==== Fragmento proporcionado

Así que con Baco, el Dionisos griego, Velázquez tendría la excusa perfecta para expresar su deseo artístico. Pero, ahora, ¿cómo hacerlo? Otros creadores habían pintado ya al dios Baco. Tiziano fue uno de los primeros, pero, claro, Tiziano era un genio renacentista y clásico, un generador de Belleza en cualquier caso, sin fisuras, sin resquicios para otra cosa que no fuera lo bello. Pintó un triunfo de Baco cien años antes -Baco y Ariadna- donde éste aparecía ya como un dios poderoso y decidido, ágil, virtuoso y estilizado. Pero, el Arte habría cambiado, el progreso de las formas en la pintura se celebraba ya desde hacía años. El Barroco era otra cosa, y los pintores ahora debían hacer otra cosa. Cómo crear un triunfo de Baco ahora, es decir, una representación de la grandiosidad de un dios que nunca había logrado grandes cosas. Porque cuando Tiziano lo retrata lo hace triunfando por haber conseguido el amor de Ariadna, la abandonada antes por Teseo, y ahora impresionada por el cortejo, el impulso y la personalidad de Baco.
Sin embargo, Velázquez tiene otra idea en su cabeza, no basará el triunfo en la belleza, ni en el amor, ni en el cortejo mitológico propio del dios. Sigue dividido entre el naturalismo, el mito y la belleza. No quiere crear una obra mitológica, pero tampoco se lo niega, no desea sino ofrecer ahora la forma más vulgar por la que el dios ya era conocido, su afición al vino y sus alardes inspiradores. Tiene que hacer una obra donde los personajes se dejen llevar por esos efectos transgresores, pero, ¿cómo pintar una obra mitológica donde aparezca el dios y, a la vez, los seres más realistas, naturalistas y vulgares de sus obras? En 1629 creará su Triunfo de Baco para el rey Felipe IV. ¡Qué audacia!, ¡qué atrevimiento para un principiante artista en la corte más importante de Europa! Pero, el rey, el monarca más mecenas de la historia, lo aceptará y le pagará los cien ducados al artista. Velázquez había conseguido, genialmente, componer así a un dios rodeado de menesterosos bebedores, de unos personajes corrientes que reían, bebían y, grotescamente, le adoraban con unos gestos ahora más propios de tabernas o lupanares que de una corte olímpica y grandiosa.
Pero, lo conseguirá hacer el pintor con virtuosismos inconscientes, o no. Sutiles, mejor; detalles ahora que salvarán la obra mitológica del simple desatino de la escena, en exceso muy naturalista y terrenal. Y ahí radicará la grandiosidad de Velázquez, además de su extraordinaria factura pictórica, que maravillará y asombrará a cualquier observador que preciara ya la imitación más perfecta de la naturaleza en el Arte. Y esto lo llevará el autor aquí al paroxismo más verosímil. Son actores reales interpretando a estos seres. Son exactos a nosotros, ni siquiera los gestos de las muecas producidas por lo ebrio cambiarán un ápice la realidad de sus rostros. La luz será aquí otro efecto más, otro personaje más para hacer compaginar los dos mundos retratados, el divino, el elitista, el más blanco, el mitológico por un lado, y el campesino, el vulgar, el humano, el oscurecido, el más depravado por el otro. El dios y su acompañante mítico, los únicos desnudos en sus torsos, estarán como fuera de contexto, iluminados ahora de otra forma, con la luz ya más precisa y auxiliada a sus contornos.

========
==== Información suministrada

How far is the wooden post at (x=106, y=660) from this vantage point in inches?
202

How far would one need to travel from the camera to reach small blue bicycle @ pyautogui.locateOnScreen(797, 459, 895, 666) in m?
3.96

========

Resume como lista el párrafo del fragmento que empieza con «Sin embargo, Velázquez tiene otra idea» y conserva sus datos principales. El material no interviene en esto.

- Velázquez no basará el triunfo en la belleza, el amor ni el cortejo mitológico propio del dios.
- Dividido entre el naturalismo, el mito y la belleza, quiere mostrar la faceta más vulgar por la que se conocía al dios: su afición al vino y sus alardes inspiradores.
- En 1629 crea su Triunfo de Baco para el rey Felipe IV, una gran audacia para un artista principiante en la corte más importante de Europa.
- El rey acepta la obra y le paga cien ducados.
- En la obra, el dios aparece rodeado de bebedores menesterosos y corrientes que ríen, beben y lo adoran con gestos más propios de tabernas o lupanares que de una corte olímpica.